CONJUNTO DE EJERCICIOS —
a. Transcribe íntegro y sin ningún cambio el texto sobre las elecciones presidenciales argentinas.
b. Extrae, por favor, todas las líneas de los registros sin alterar nada.

==== FRAGMENTO DEL TEXTO ====

Al momento de escribir estas líneas estoy viajando a Buenos Aires, Argentina, para cubrir las históricas (esta vez sí lo son) elecciones presidenciales en ese país del Cono sur de América, de donde me fui en 1977, cuando era poco más que un adolescente. Mi vida, prácticamente toda, la he hecho en México —mi país, mi familia y mi carrera son mexicanos— en estos últimos 47 años.
Se equivocan los expresidentes Vicente Fox y Felipe Calderón o mi admirado Mario Vargas Llosa cuando llaman a votar por Javier Milei en los comicios argentinos del próximo domingo. Se equivocan porque, desde la distancia, ven a Milei como un liberal que puede acabar con dos décadas, con interrupciones, de los gobiernos kirchneristas, tan malos como el del conservador Mauricio Macri, al que también apoyan.
Milei puede terminar ganando las elecciones argentinas, pero no representa el liberalismo, sino el peor de los populismos, el autoritario e insensato, que quiere acabar con uno de los pactos fundacionales de la democracia argentina nacida hace 40 años, luego de la terrible dictadura militar que gobernó, es un decir, entre 1976 y 1983: el pacto del Nunca Más, plasmado por la comisión que encabezó Ernesto Sábato y que logró juzgar por crímenes de lesa humanidad a mil 200 violadores de los derechos humanos que secuestraron, torturaron, desaparecieron y mataron a 40 mil personas. Cualquiera que haya visto la película Argentina, 1985, que fue aspirante al Oscar este año, se puede hacer una pálida idea de cómo fueron esos procesos.

==== REGISTROS PROPORCIONADOS ====

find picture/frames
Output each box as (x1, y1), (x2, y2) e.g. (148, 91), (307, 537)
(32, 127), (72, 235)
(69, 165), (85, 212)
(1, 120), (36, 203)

====

SOLUCIONES POR TAREA —
a.
Al momento de escribir estas líneas estoy viajando a Buenos Aires, Argentina, para cubrir las históricas (esta vez sí lo son) elecciones presidenciales en ese país del Cono sur de América, de donde me fui en 1977, cuando era poco más que un adolescente. Mi vida, prácticamente toda, la he hecho en México —mi país, mi familia y mi carrera son mexicanos— en estos últimos 47 años.
Se equivocan los expresidentes Vicente Fox y Felipe Calderón o mi admirado Mario Vargas Llosa cuando llaman a votar por Javier Milei en los comicios argentinos del próximo domingo. Se equivocan porque, desde la distancia, ven a Milei como un liberal que puede acabar con dos décadas, con interrupciones, de los gobiernos kirchneristas, tan malos como el del conservador Mauricio Macri, al que también apoyan.
Milei puede terminar ganando las elecciones argentinas, pero no representa el liberalismo, sino el peor de los populismos, el autoritario e insensato, que quiere acabar con uno de los pactos fundacionales de la democracia argentina nacida hace 40 años, luego de la terrible dictadura militar que gobernó, es un decir, entre 1976 y 1983: el pacto del Nunca Más, plasmado por la comisión que encabezó Ernesto Sábato y que logró juzgar por crímenes de lesa humanidad a mil 200 violadores de los derechos humanos que secuestraron, torturaron, desaparecieron y mataron a 40 mil personas. Cualquiera que haya visto la película Argentina, 1985, que fue aspirante al Oscar este año, se puede hacer una pálida idea de cómo fueron esos procesos.

b.
find picture/frames
Output each box as (x1, y1), (x2, y2) e.g. (148, 91), (307, 537)
(32, 127), (72, 235)
(69, 165), (85, 212)
(1, 120), (36, 203)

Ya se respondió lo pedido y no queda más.